ELK Stack restrict access to some data


(Alexander Yakovlev) #1

Now I'm touch a elk stack for a log collecting, also install xpack to kibana and elasticsearch. How I can restrict access to some logs group (any hosts) for any people? For log collecting I'm using logstash, listen some udp port, clients send logs with rsyslog. Critical for me is a don't change clients sending settings (rsyslog only).


(Magnus Bäck) #2

This isn't really a Logstash question. I suggest you edit your post and move it to the X-Pack category.


(Alexander Yakovlev) #3

Hi Magnus. Do you have any idea about this? x-pack give security features access to kibana. In my best is a take two or more indexes from one input and give accounts to teams


(Christian Dahlqvist) #4

You can use the role-based access controls that X-Pack provides to control who has access to what. This can be done either directly at the index level, assuming you are storing different categories of data in different indices, or using document level security if you tend to have all data in a single index and want to differentiate data based on the content.


(Alexander Yakovlev) #5

Hi Christian. Document level security is a platinum feature, I can get only gold.


(Christian Dahlqvist) #6

If you have a limited number of log types you need to secure differently, you can store them in different indices. What level of granularity do you need?


(Alexander Yakovlev) #7

I have only one type. My input block looks something like this:
input {
udp {
port => 514
type => syslog
}
}

for example we have a 3 teams and 4 server groups. Team1 must can see logs from grsrv2 and grsrv3
team2 - grsrv1
team3 - all server groups


(Alexander Yakovlev) #8

I'm not sure, but something like this must be work.... or not :slight_smile:
input {
if "%{host}" == "any_host_ip"
udp {
port => any_port
type => "index_one"
}
} else {
udp {
port => any_port
type => "index_two"
}
}

filter {
if [type] == "%{type}" {
grok {
match => { "message" => "%{SYSLOGTIMESTAMP:%{type}_timestamp} %{SYSLOGHOST:%{type}_hostname} %{DATA:%{type}_program}(?:[%{POSIN$
add_field => [ "received_at", "%{@timestamp}" ]
add_field => [ "received_from", "%{host}" ]
}
date {
match => [ "%{type}_timestamp", "MMM d HH:mm:ss", "MMM dd HH:mm:ss" ]
}
}
}

output {
elasticsearch {
hosts => "localhost:9200"
manage_template => false
index => "%{type}-%{+YYYY.MM.dd}"
document_type => "system_logs"
user => anyuser
password => anypassword
}
}


(Christian Dahlqvist) #9

You can not have conditionals in the input block, but you can set the index to write to based on the value of the host field, which indicates where the event comes from. You can do this using a simple conditional or through the translate plugin.


(Alexander Yakovlev) #10

In grok I'm add a host field
add_field => [ "received_from", "%{host}" ]
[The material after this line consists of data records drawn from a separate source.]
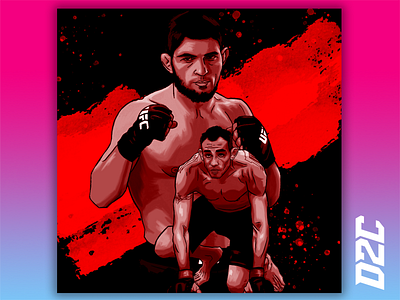 Tony ferguson vs Khabib Nurmagomedov Illustration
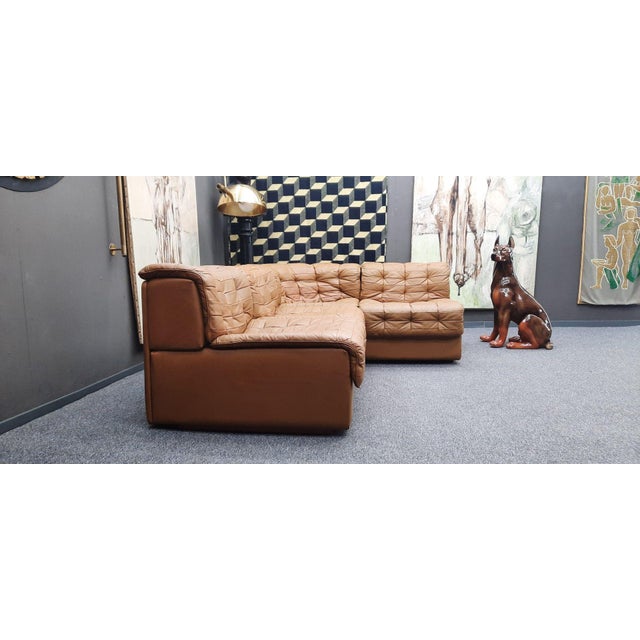1970s DS 11 Modular Leather Sofa from de Sede, 1970s, Set of 4 For Sale - Image 5 of 13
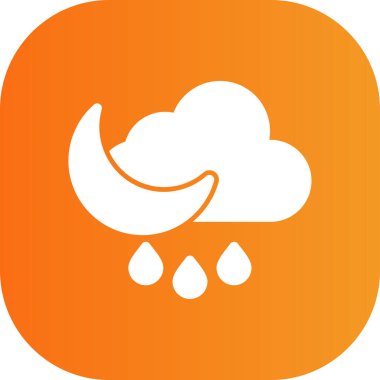 Güzel bulutlu bir hava durumu ikonu.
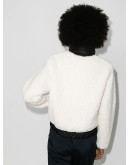 Maglia faux-shearing cropped jacket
so, I can take out to elastic index with host filter?
index => "any_index-%{host}"
Something like this?
For example, I can create index any_index-host_name ? That's right?


(Christian Dahlqvist) #11

You may not want the host in the index name, but if you e.g. wanted to send events from 1.1.1.1 to a separate index you could do something like this:

if [host] =="1.1.1.1" {
  mutate {
    add_field =>  [ "[@metadata][index]", "indexA" ]
  }
} else {
  mutate {
    add_field =>  [ "[@metadata][index]", "indexB" ]
  }
}

Then use the [@metadata][index] field as index prefix in the elasticsearch output plugin.

elasticsearch {
  ...
  index => "%{[@metadata][index]}-%{+YYYY.MM.dd}"
  ...
}

If you have more complex requirement when it comes to mapping hosts to indices, you can use the translate plugin.


(Alexander Yakovlev) #12

Thank you, Christian!


(Mark Walkom) #13

Also FYI we’ve renamed ELK to the Elastic Stack, otherwise Beats feels left out :wink:


(system) #14

This topic was automatically closed 28 days after the last reply. New replies are no longer allowed.